Dans la cocotte, tout prend une teinte brique chaleureuse : les haricots fondants absorbent la sauce tomate épaisse, les rondelles de saucisse fumée accrochent les reflets dorés de la lumière. On sent d’abord le fumé — cette odeur profonde qui se libère dès que les viandes commencent à dorer — puis la tomate confite qui monte doucement quand la chaleur s’installe. En remuant, les haricots s’écrasent légèrement en bords de cuillère et épaississent la sauce sans qu’on ne fasse rien de particulier. C’est rustique, dense, et terriblement réconfortant.
Pourquoi vous allez adorer cette recette
Les ingrédients en détail

Haricots blancs, saucisses de volaille fumées, lardons de dinde : le trio qui fait le boulot.

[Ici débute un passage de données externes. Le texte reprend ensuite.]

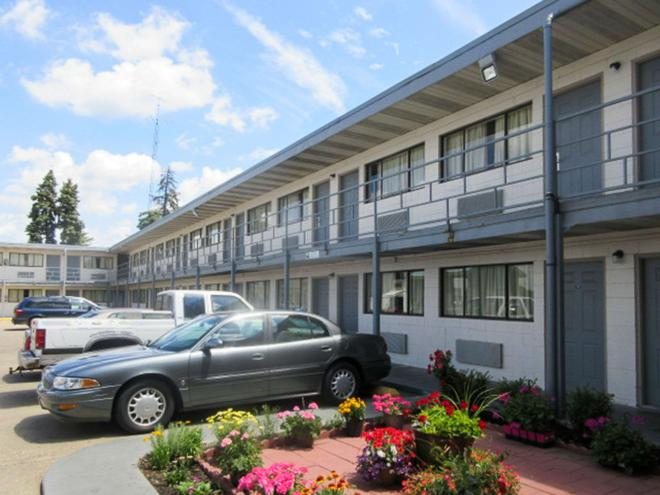 Rodeway Inn - Terre Haute - Building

- Haricots blancs cuits (500 g) : Ils sont le cœur du plat : fondants, neutres en goût, ils absorbent le fumé des viandes et la sauce tomate comme des éponges au fil du mijotage. En conserve, c’est parfaitement bien. Rincez-les bien sous l’eau froide avant de les ajouter pour retirer l’excès de sel et l’amidon de la saumure, qui rendrait la sauce trouble et moins agréable en bouche. Si vous partez de haricots secs, faites-les tremper une nuit puis cuire 1h30 à l’eau — le résultat est légèrement plus ferme, mais la différence reste subtile.

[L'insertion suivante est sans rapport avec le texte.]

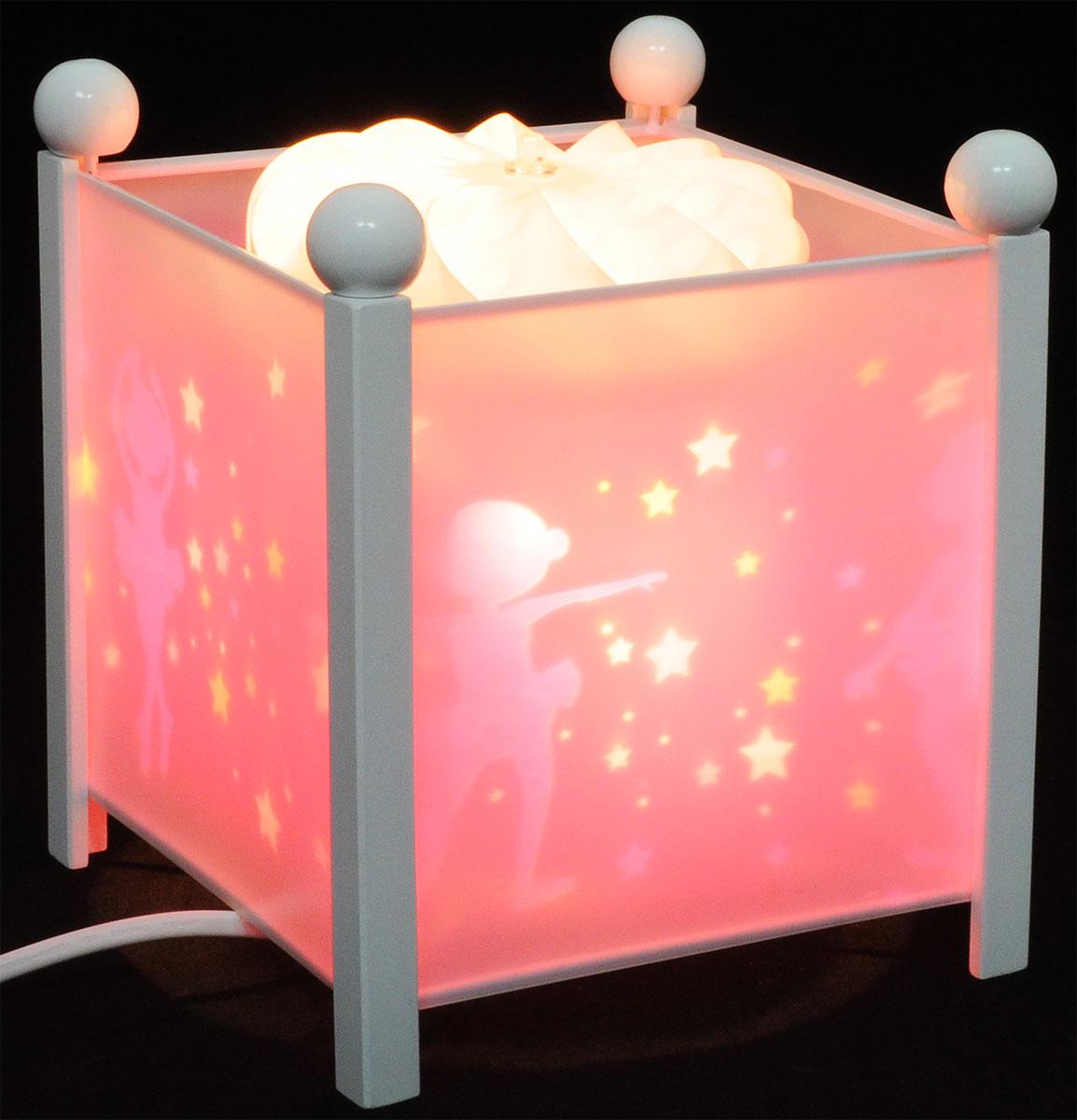 Trousselier Светильник-ночник Magic Lantern Ballerina цвет белый4311W 12VНочник Trousselier Magic Lantern Ballerina - идеальный аксессуар для детской комнаты. Нежный свет и красочные картинки создадут атмосферу уюта, успокоят и убаюкают кроху. Вы можете подобрать картинку, а также музыкальную подставку с подзаводом (опция). Классический ночник с вращающейся картинкой. Цилиндр ночника вращается благодаря системе нагрева от лампочки 12V 20W, цоколь E14. Тип розетки: C. Размер: 16,5 см x 19 см. Материал: металлический корпус, деревянные ножки и углы, пластиковый, жароустойчивый цилиндр. Поставляется в подарочной упаковке. Соответствует нормам безопасности: CE EN 60598-2-10.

- Saucisses de volaille fumées (4) : Elles remplacent les saucisses de Toulouse ou de Morteau traditionnelles. Choisissez-les vraiment fumées — pas juste aromatisées au fumé artificiel — pour que la saveur tienne pendant le mijotage et parfume l’ensemble du plat. Les saucisses de poulet ou de dinde fumées font très bien l’affaire. Coupez-les en rondelles épaisses plutôt qu’en fines tranches : elles tiennent mieux à la cuisson et libèrent leur goût progressivement sans se dessécher.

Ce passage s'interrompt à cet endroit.